Fernandes Carlos Henrique, Santos João Baptista Gomes Dos, Schwartz-Fernandes Francisco, Ostermann A Lee, Faloppa Flávio
Departamento de Ortopedia e Traumatologia, Escola Paulista de Medicina, Universidade Federal de São Paulo, São Paulo, SP, Brasil.
USF Health Morsani College of Medicine, Tampa, Flórida, United States.
Rev Bras Ortop (Sao Paulo). 2020 Sep 22;57(5):718-725. doi: 10.1055/s-0040-1713759. eCollection 2022 Oct.
Despite being a procedure widely used all over the world with high rates of symptom remission, surgical treatment of carpal tunnel syndrome may present unsatisfactory outcomes. Such outcomes may be manifested clinically by non-remission of symptoms, remission of symptoms with recurrence a time after surgery or appearance of different symptoms after surgery. Different factors are related to this unsuccessful surgical treatment of carpal tunnel syndrome. Prevention can be achieved through a thorough preoperative clinical evaluation of the patient. As such, the surgeon will be able to make differential or concomitant diagnoses, as well as determine factors related to patient dissatisfaction. Perioperative factors include the correct identification of anatomical structures for complete median nerve decompression. Numerous procedures have been described for managing postoperative factors. Among them, the most common is adhesion around the median nerve, which has been treated with relative success using different vascularized flaps or autologous or homologous tissue coverage. The approach to cases with unsuccessful surgical treatment of carpal tunnel syndrome is discussed in more detail in the text.

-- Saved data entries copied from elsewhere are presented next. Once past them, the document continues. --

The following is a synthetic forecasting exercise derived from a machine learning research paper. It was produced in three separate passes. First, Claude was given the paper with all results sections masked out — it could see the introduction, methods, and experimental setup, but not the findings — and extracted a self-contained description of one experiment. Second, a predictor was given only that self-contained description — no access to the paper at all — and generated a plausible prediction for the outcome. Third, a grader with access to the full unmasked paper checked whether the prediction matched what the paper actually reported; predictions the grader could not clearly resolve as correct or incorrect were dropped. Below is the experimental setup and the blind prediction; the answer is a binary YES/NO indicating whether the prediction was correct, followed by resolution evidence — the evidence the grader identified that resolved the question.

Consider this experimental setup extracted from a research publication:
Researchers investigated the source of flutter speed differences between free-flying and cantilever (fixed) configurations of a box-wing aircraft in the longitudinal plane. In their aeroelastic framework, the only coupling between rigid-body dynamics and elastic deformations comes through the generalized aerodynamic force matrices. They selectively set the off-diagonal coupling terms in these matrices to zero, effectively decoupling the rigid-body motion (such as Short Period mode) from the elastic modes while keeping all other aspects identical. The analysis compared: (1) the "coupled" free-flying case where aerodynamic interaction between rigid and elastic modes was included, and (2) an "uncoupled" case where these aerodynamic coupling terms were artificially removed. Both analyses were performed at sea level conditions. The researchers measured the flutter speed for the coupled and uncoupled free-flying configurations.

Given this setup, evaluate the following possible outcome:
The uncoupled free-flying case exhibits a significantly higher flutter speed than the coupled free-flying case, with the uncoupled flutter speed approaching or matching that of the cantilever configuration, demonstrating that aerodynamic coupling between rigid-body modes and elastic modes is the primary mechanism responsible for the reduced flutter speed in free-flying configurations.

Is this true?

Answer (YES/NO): NO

尽管腕管综合征的手术治疗是一种在全世界广泛使用且症状缓解率较高的手术,但仍可能出现不尽人意的结果。这些结果在临床上可能表现为症状未缓解、术后一段时间症状缓解但复发,或术后出现不同症状。不同因素与腕管综合征手术治疗失败有关。可通过对患者进行全面的术前临床评估来实现预防。这样,外科医生就能做出鉴别诊断或合并诊断,并确定与患者不满意相关的因素。围手术期因素包括正确识别解剖结构以实现正中神经的完全减压。已经描述了许多处理术后因素的方法。其中,最常见的是正中神经周围的粘连,使用不同的带血管蒂皮瓣或自体或同种组织覆盖治疗取得了相对成功。本文将更详细地讨论腕管综合征手术治疗失败病例的处理方法。